Chemical Imaging with STM

CaF₂ (Calcium Fluoride) on stepped silicon is an interesting system to study, because it opens the possibility of creating various nanostructures. The small size of these structures makes STM the primary analytical tool. The caveat, however, is that CaF₂ is an insulator, and thus it is surprising that any STM imaging is possible at all for this system.

Fig. 1 Schematic of chemically-selective tunneling into insulator films, using CaF₂ on Si(111) as example.
Left: Stabilizing the tip at a sample bias that allows tunneling of electrons from the tip into the conduction band minimum (CBM) of the insulator.
Right: Acquiring a current image at a bias where electrons from the tip enter the gap of the insulator.
Bands with empty states are outlined with red, filled states—blue and shaded gray. Dashed line marks E_F.

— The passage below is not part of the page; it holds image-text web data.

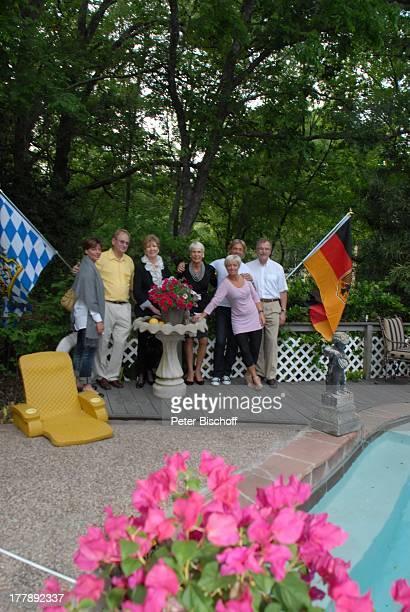 Carolin Reiber Hardy Wurner Ehefrau Anke Hansi Kiesler Susanne Beck WolfRüdiger Uhlig Besuch bei Hardy Wurner Homestory Garten Houston Texas...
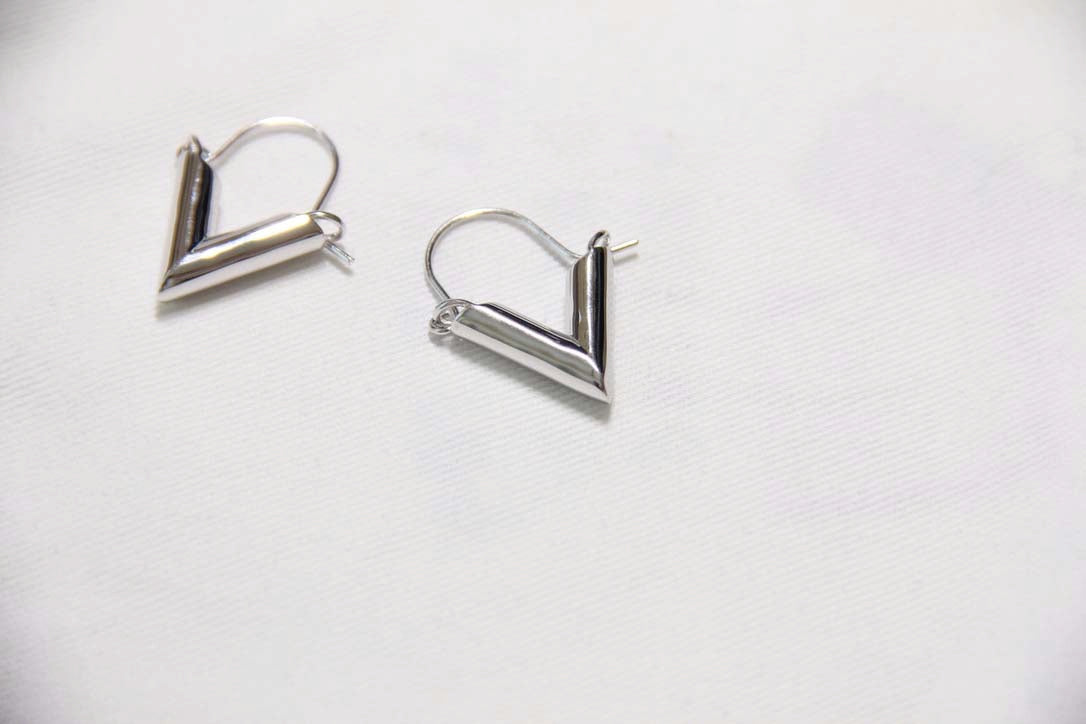 Fine Silver- Triangle Leverback Earrings - Sswing Lifestyle Company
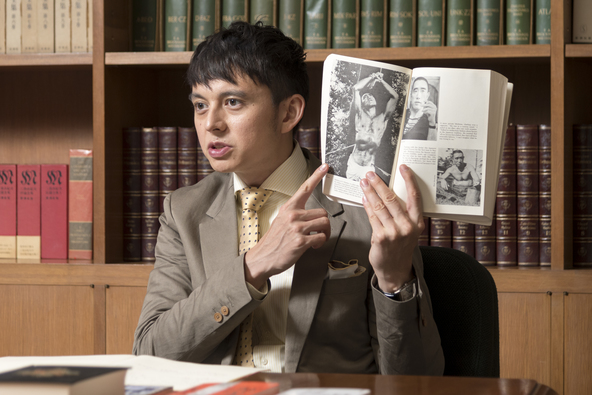 """ハリー杉山さんが語る父と""""敵国の友人""""三島由紀夫の交流。「yom yom」12月号にロングインタビューが掲載 (1)"""
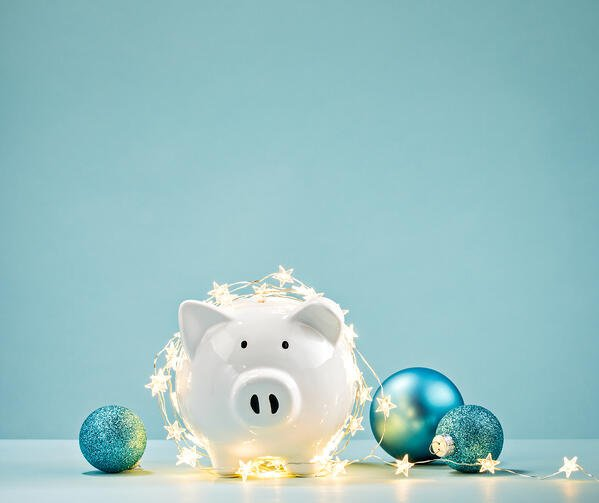 Piggy Bank with Holiday trimmings | First Alliance Credit Union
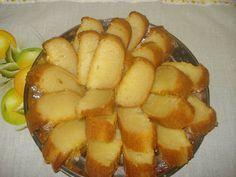 4 ovos  - 2 colheres (sopa) de manteiga  - 3 xícaras (chá) de açúcar  - 1 xícara (chá) de farinha de trigo  - 1 vidro pequeno ( 200ml) de leite de coco  - 1 vidro pequeno de leite (usar como medida o vidro do leite de coco)  - 1 pitada de sal  - 1 colher (sopa) de fermento em pó  - 4 colheres (sopa) de parmesão ralado  - Essência de baunilha a gosto  -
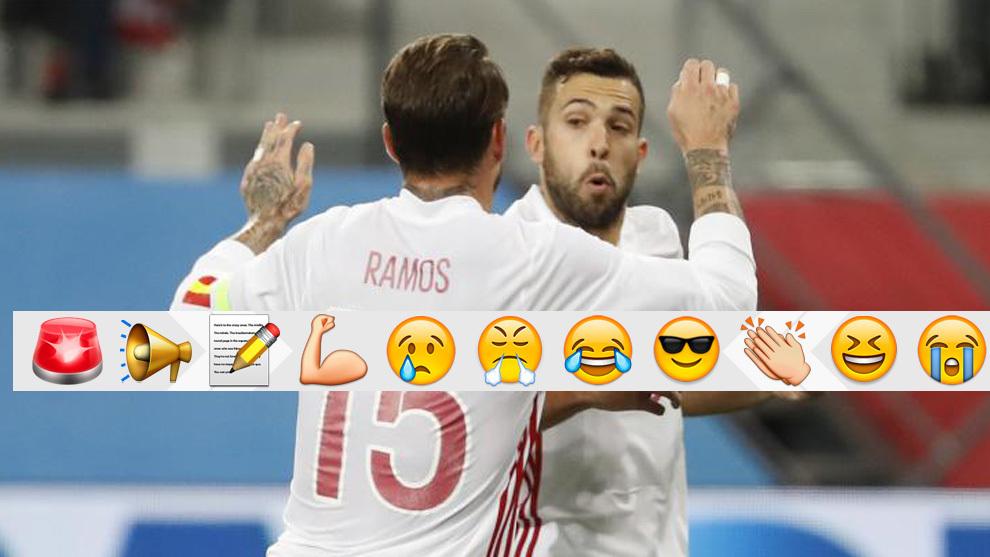 Ramos y Alba celebran el gol del culé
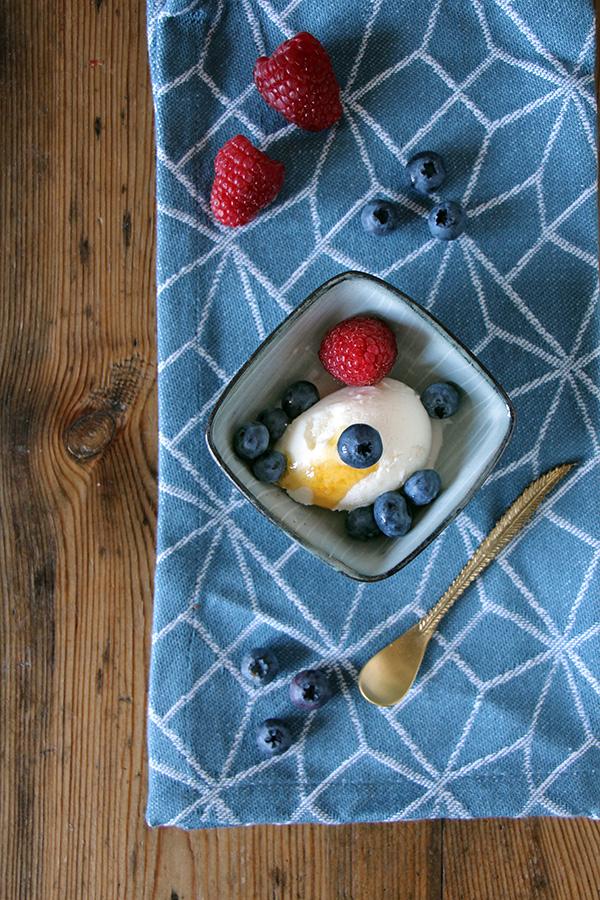 Joghurteis mit Honig und Beeren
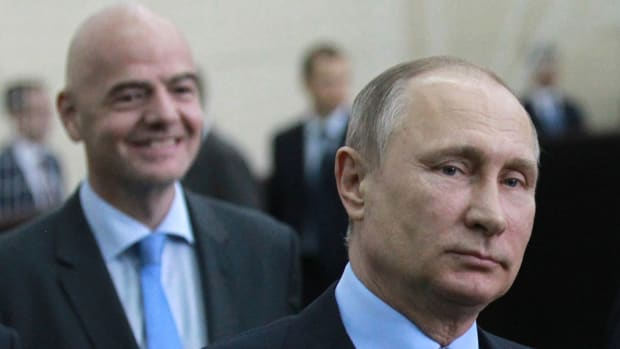 putin-russia-soccer-team.jpg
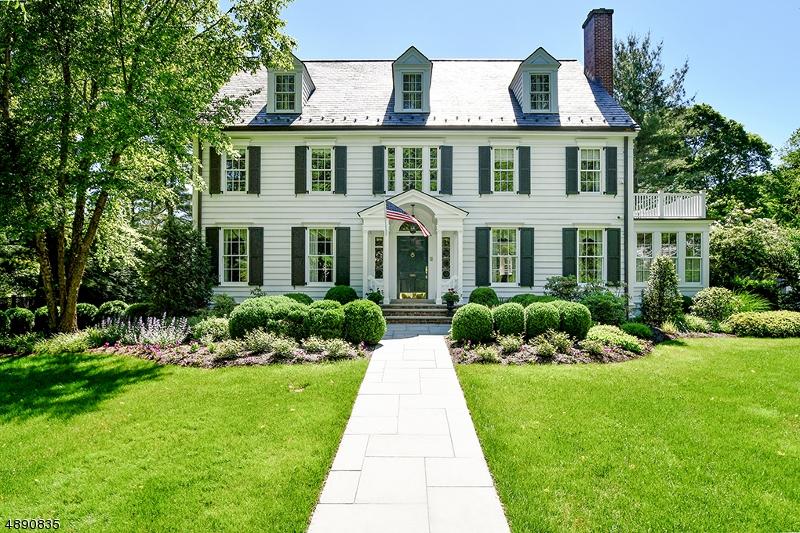 Single Family Homes för Försäljning vid Summit, New Jersey 07901 Förenta staterna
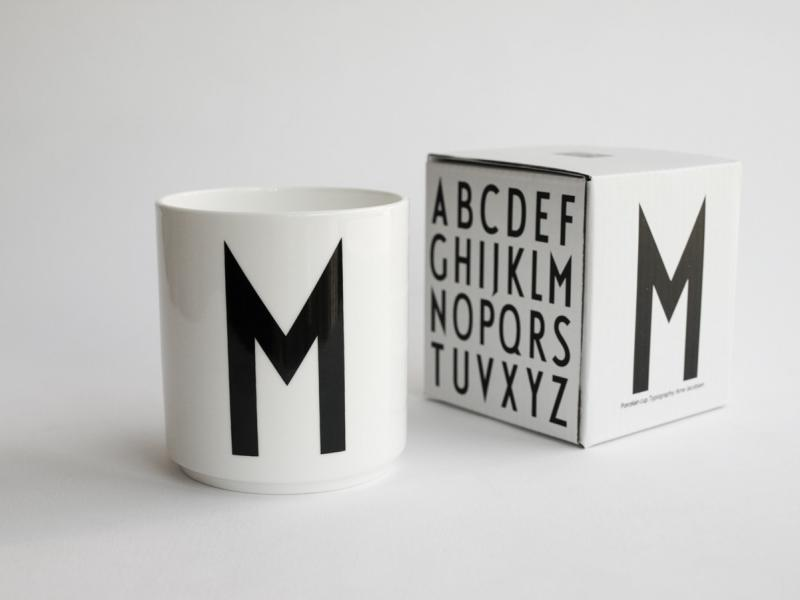 ruempelstilzchen m typographie tasse arne jacobsen design letters. Black Bedroom Furniture Sets. Home Design Ideas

Scanning Tunneling Microscopy (STM) imaging seems to be hardly possible for insulating surfaces, since the tunneling current will be very efficiently attenuated inside the insulating film. The only way to avoid this exponential dampening of the tunneling current is to inject electrons into the conduction band of the insulator, where they should be able to propagate. A typical insulator has an optical forbidden energy gap of about 10 eV and such extreme bias voltages are not practical for STM.

Fortunately, for an insulator film grown on a semiconductor substrate, the energy difference between the conduction band minimum (CBM) and the Fermi energy (E_F) can be smaller than the gap because of the band alignment. Fig. 1 (left) illustrates this phenomenon for the case of CaF₂ film on Si(111) substrate. The Fermi level of the system is pinned near the top of the Si valence band. The top of the valence band of bulk-like CaF₂ is placed at 8.5 eV below E_F. Therefore, even though the band gap of CaF₂ is 12 eV, the CBM should be only about 3.5 eV above E_F. So STM imaging is in fact possible for positive sample biases of 3.5 eV and above^4,5. Attempts to stabilize the tunneling current at a bias voltage below the CBM causes the tip to approach the underlying Si and to pick up insulating CaF₂ debris or crash-land on the sample.

The method described above indeed works as can be seen from the presented images. The one on the left is a 100×80 nm² topography image taken with 3.8 V bias (CaF₂ appears bright, Si—dark), the right image taken with +2 V bias exhibits the reverse chemical contrast (i.e. CaF₂ appears dark, Si—bright).